THE TASK:
Reproduce the full listing below verbatim, keeping every line unchanged.

--- START OF DATA PROVIDED ---

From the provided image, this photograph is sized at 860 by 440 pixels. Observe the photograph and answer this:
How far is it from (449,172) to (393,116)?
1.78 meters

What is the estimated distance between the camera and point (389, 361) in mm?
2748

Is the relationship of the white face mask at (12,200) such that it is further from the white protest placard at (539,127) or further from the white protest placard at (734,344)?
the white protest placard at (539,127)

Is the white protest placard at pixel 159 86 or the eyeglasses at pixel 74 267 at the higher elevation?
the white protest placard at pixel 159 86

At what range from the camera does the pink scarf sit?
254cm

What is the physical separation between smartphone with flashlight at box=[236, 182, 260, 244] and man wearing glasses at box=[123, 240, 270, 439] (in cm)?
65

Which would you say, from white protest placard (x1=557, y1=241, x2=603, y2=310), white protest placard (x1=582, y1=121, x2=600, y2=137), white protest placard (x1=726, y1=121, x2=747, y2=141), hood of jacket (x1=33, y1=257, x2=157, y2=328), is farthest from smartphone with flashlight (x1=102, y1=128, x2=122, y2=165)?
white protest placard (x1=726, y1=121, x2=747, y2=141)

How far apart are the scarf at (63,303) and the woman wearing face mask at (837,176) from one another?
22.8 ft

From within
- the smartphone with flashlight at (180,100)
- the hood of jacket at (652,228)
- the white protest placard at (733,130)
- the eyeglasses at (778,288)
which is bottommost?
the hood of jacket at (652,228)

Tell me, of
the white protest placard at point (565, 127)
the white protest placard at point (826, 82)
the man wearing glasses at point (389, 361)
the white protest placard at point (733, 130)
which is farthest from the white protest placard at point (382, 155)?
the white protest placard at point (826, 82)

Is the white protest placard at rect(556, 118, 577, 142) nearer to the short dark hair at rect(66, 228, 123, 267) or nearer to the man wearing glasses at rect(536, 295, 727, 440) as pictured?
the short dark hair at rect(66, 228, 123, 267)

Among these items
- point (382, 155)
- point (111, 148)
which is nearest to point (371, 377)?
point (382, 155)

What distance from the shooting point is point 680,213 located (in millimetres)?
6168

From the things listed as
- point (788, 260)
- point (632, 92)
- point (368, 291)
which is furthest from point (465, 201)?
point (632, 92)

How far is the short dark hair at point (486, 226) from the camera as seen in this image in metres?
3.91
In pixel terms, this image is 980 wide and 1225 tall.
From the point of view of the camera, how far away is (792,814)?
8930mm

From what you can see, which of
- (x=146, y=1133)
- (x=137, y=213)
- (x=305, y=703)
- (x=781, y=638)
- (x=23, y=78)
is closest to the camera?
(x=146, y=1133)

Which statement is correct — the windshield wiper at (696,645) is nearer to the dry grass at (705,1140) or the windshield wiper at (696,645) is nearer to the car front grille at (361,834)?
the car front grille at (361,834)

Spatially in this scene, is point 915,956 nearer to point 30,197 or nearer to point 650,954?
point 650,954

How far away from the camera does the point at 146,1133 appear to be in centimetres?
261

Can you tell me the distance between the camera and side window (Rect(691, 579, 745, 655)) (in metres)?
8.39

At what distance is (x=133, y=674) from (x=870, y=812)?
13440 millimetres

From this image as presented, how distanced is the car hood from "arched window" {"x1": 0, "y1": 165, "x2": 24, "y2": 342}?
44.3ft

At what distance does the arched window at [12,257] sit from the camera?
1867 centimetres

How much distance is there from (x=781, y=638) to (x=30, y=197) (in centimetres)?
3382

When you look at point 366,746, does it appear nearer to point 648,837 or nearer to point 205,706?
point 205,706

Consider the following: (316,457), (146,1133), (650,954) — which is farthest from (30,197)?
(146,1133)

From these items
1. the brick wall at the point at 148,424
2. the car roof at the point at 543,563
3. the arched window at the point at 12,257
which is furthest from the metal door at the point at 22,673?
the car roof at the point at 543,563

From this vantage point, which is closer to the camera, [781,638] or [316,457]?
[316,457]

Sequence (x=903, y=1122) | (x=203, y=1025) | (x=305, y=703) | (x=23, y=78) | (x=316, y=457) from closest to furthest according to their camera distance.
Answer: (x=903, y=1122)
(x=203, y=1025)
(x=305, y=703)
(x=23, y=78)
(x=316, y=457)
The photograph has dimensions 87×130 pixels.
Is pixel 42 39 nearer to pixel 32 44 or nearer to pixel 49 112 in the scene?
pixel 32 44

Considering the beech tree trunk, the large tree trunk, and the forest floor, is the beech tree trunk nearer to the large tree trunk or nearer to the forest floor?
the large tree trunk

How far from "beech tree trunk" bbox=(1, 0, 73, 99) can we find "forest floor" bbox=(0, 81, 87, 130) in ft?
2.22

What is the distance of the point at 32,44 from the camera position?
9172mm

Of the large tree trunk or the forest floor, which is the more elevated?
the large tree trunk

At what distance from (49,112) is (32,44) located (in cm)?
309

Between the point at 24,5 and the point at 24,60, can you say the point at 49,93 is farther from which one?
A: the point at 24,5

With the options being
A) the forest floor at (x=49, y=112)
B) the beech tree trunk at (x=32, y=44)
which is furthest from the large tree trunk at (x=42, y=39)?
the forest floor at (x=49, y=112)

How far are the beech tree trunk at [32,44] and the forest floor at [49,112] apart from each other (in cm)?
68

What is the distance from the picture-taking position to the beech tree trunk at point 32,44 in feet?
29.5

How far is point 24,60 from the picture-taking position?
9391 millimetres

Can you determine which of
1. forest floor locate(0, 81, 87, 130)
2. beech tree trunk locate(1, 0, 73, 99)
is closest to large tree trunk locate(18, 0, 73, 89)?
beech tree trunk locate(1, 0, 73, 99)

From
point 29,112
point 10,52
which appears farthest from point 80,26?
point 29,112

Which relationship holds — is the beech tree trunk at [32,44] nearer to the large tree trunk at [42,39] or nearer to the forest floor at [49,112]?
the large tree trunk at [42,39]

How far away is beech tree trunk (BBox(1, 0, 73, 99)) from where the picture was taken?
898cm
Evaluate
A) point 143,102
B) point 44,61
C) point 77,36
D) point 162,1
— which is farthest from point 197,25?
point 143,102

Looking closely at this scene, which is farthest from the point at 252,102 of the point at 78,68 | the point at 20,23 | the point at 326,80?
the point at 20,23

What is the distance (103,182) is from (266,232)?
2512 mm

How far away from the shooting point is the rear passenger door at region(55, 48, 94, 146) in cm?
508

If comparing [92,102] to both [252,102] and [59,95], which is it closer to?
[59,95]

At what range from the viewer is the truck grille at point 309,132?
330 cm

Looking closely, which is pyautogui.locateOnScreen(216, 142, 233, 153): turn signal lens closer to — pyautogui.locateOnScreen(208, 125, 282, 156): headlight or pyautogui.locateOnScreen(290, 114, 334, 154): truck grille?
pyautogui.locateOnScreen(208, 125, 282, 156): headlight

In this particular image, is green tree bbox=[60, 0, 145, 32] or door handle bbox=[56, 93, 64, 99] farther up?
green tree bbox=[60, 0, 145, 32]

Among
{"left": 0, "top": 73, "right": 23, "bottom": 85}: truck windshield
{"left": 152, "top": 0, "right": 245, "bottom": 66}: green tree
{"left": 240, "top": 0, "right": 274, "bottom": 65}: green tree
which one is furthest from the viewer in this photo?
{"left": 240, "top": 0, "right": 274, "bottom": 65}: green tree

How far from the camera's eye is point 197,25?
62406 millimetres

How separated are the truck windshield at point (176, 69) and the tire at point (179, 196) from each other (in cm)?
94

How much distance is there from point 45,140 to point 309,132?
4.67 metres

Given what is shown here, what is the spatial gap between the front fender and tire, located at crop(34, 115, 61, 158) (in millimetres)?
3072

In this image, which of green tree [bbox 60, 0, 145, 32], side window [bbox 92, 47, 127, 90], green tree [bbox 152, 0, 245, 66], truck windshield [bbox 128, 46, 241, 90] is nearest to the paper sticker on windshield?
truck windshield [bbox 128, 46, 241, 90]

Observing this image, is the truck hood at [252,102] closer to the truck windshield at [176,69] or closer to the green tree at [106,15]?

--- END OF DATA PROVIDED ---

WORKED ANSWER:
From the provided image, this photograph is sized at 860 by 440 pixels. Observe the photograph and answer this:
How far is it from (449,172) to (393,116)?
1.78 meters

What is the estimated distance between the camera and point (389, 361) in mm?
2748

Is the relationship of the white face mask at (12,200) such that it is further from the white protest placard at (539,127) or further from the white protest placard at (734,344)?
the white protest placard at (539,127)

Is the white protest placard at pixel 159 86 or the eyeglasses at pixel 74 267 at the higher elevation?
the white protest placard at pixel 159 86

At what range from the camera does the pink scarf sit?
254cm

What is the physical separation between smartphone with flashlight at box=[236, 182, 260, 244] and man wearing glasses at box=[123, 240, 270, 439] (in cm)?
65

Which would you say, from white protest placard (x1=557, y1=241, x2=603, y2=310), white protest placard (x1=582, y1=121, x2=600, y2=137), white protest placard (x1=726, y1=121, x2=747, y2=141), hood of jacket (x1=33, y1=257, x2=157, y2=328), is farthest from smartphone with flashlight (x1=102, y1=128, x2=122, y2=165)?
white protest placard (x1=726, y1=121, x2=747, y2=141)

How far apart are the scarf at (63,303) and the woman wearing face mask at (837,176) from one another?
22.8 ft

From within
- the smartphone with flashlight at (180,100)
- the hood of jacket at (652,228)
- the white protest placard at (733,130)
- the eyeglasses at (778,288)
which is bottommost?
the hood of jacket at (652,228)

Tell me, of
the white protest placard at point (565, 127)
the white protest placard at point (826, 82)
the man wearing glasses at point (389, 361)
the white protest placard at point (733, 130)
which is farthest from the white protest placard at point (382, 155)?
the white protest placard at point (826, 82)

Is the white protest placard at rect(556, 118, 577, 142) nearer to the short dark hair at rect(66, 228, 123, 267) or nearer to the man wearing glasses at rect(536, 295, 727, 440) as pictured?
the short dark hair at rect(66, 228, 123, 267)

Among these items
- point (382, 155)
- point (111, 148)
which is nearest to point (371, 377)?
point (382, 155)

What distance from the shooting point is point 680,213 located (in millimetres)?
6168

From the things listed as
- point (788, 260)
- point (632, 92)
- point (368, 291)
which is furthest from point (465, 201)?
point (632, 92)

How far is the short dark hair at point (486, 226) from the camera as seen in this image in metres?
3.91
In pixel terms, this image is 980 wide and 1225 tall.
From the point of view of the camera, how far away is (792,814)?
8930mm

From what you can see, which of
- (x=146, y=1133)
- (x=137, y=213)
- (x=305, y=703)
- (x=781, y=638)
- (x=23, y=78)
is closest to the camera?
(x=146, y=1133)

Which statement is correct — the windshield wiper at (696,645) is nearer to the dry grass at (705,1140) or the windshield wiper at (696,645) is nearer to the car front grille at (361,834)?
the car front grille at (361,834)

Spatially in this scene, is point 915,956 nearer to point 30,197 or nearer to point 650,954?
point 650,954

How far away from the camera does the point at 146,1133 appear to be in centimetres?
261

Can you tell me the distance between the camera and side window (Rect(691, 579, 745, 655)) (in metres)?
8.39

At what distance is (x=133, y=674) from (x=870, y=812)?
13440 millimetres

From this image as presented, how distanced is the car hood from "arched window" {"x1": 0, "y1": 165, "x2": 24, "y2": 342}?
44.3ft

At what distance does the arched window at [12,257] sit from the camera?
1867 centimetres

How much distance is there from (x=781, y=638) to (x=30, y=197) (in centimetres)?
3382

When you look at point 366,746, does it appear nearer to point 648,837 or nearer to point 205,706?
point 205,706

Consider the following: (316,457), (146,1133), (650,954) — which is farthest from (30,197)?
(146,1133)

From these items
1. the brick wall at the point at 148,424
2. the car roof at the point at 543,563
3. the arched window at the point at 12,257
which is furthest from the metal door at the point at 22,673?
the car roof at the point at 543,563

From this vantage point, which is closer to the camera, [781,638] or [316,457]?
[316,457]

Sequence (x=903, y=1122) | (x=203, y=1025) | (x=305, y=703) | (x=23, y=78) | (x=316, y=457) from closest to furthest according to their camera distance.
Answer: (x=903, y=1122)
(x=203, y=1025)
(x=305, y=703)
(x=23, y=78)
(x=316, y=457)
The photograph has dimensions 87×130 pixels.
Is pixel 42 39 nearer to pixel 32 44 or nearer to pixel 49 112 in the scene?
pixel 32 44

Considering the beech tree trunk, the large tree trunk, and the forest floor, is the beech tree trunk nearer to the large tree trunk or nearer to the forest floor?
the large tree trunk

How far from "beech tree trunk" bbox=(1, 0, 73, 99) can we find "forest floor" bbox=(0, 81, 87, 130) in ft?
2.22

What is the distance of the point at 32,44 from the camera position?
9172mm

Of the large tree trunk or the forest floor, which is the more elevated?
the large tree trunk

At what distance from (49,112) is (32,44) located (in cm)?
309

Between the point at 24,5 and the point at 24,60, can you say the point at 49,93 is farther from which one?
A: the point at 24,5

With the options being
A) the forest floor at (x=49, y=112)
B) the beech tree trunk at (x=32, y=44)
which is furthest from the large tree trunk at (x=42, y=39)?
the forest floor at (x=49, y=112)

How far are the beech tree trunk at [32,44] and the forest floor at [49,112] apart from each other (in cm)?
68

What is the distance from the picture-taking position to the beech tree trunk at point 32,44 in feet?
29.5

How far is point 24,60 from the picture-taking position?
9391 millimetres

Can you determine which of
1. forest floor locate(0, 81, 87, 130)
2. beech tree trunk locate(1, 0, 73, 99)
is closest to large tree trunk locate(18, 0, 73, 89)?
beech tree trunk locate(1, 0, 73, 99)

From
point 29,112
point 10,52
which appears farthest from point 80,26?
point 29,112

Which relationship holds — is the beech tree trunk at [32,44] nearer to the large tree trunk at [42,39] or nearer to the forest floor at [49,112]?
the large tree trunk at [42,39]

How far away is beech tree trunk (BBox(1, 0, 73, 99)) from where the picture was taken?
898cm
Evaluate
A) point 143,102
B) point 44,61
C) point 77,36
D) point 162,1
— which is farthest from point 197,25?
point 143,102

Looking closely at this scene, which is farthest from the point at 252,102 of the point at 78,68 | the point at 20,23 | the point at 326,80?
the point at 20,23

What is the distance (103,182) is from (266,232)?
2512 mm

How far away from the shooting point is the rear passenger door at region(55, 48, 94, 146) in cm?
508

If comparing [92,102] to both [252,102] and [59,95], which is it closer to?
[59,95]

At what range from the viewer is the truck grille at point 309,132?
330 cm

Looking closely, which is pyautogui.locateOnScreen(216, 142, 233, 153): turn signal lens closer to — pyautogui.locateOnScreen(208, 125, 282, 156): headlight or pyautogui.locateOnScreen(290, 114, 334, 154): truck grille?
pyautogui.locateOnScreen(208, 125, 282, 156): headlight

In this particular image, is green tree bbox=[60, 0, 145, 32] or door handle bbox=[56, 93, 64, 99] farther up?
green tree bbox=[60, 0, 145, 32]

Among
{"left": 0, "top": 73, "right": 23, "bottom": 85}: truck windshield
{"left": 152, "top": 0, "right": 245, "bottom": 66}: green tree
{"left": 240, "top": 0, "right": 274, "bottom": 65}: green tree
which one is furthest from the viewer in this photo?
{"left": 240, "top": 0, "right": 274, "bottom": 65}: green tree

How far from the camera's eye is point 197,25?
62406 millimetres

How separated are the truck windshield at point (176, 69) and the tire at point (179, 196) from each other (in cm)?
94

How much distance is there from point 45,140 to point 309,132?
4.67 metres

Given what is shown here, what is the spatial gap between the front fender and tire, located at crop(34, 115, 61, 158) (in millimetres)?
3072

In this image, which of green tree [bbox 60, 0, 145, 32], side window [bbox 92, 47, 127, 90], green tree [bbox 152, 0, 245, 66], truck windshield [bbox 128, 46, 241, 90] is nearest to the paper sticker on windshield?
truck windshield [bbox 128, 46, 241, 90]

Observing this image, is the truck hood at [252,102] closer to the truck windshield at [176,69] or closer to the green tree at [106,15]?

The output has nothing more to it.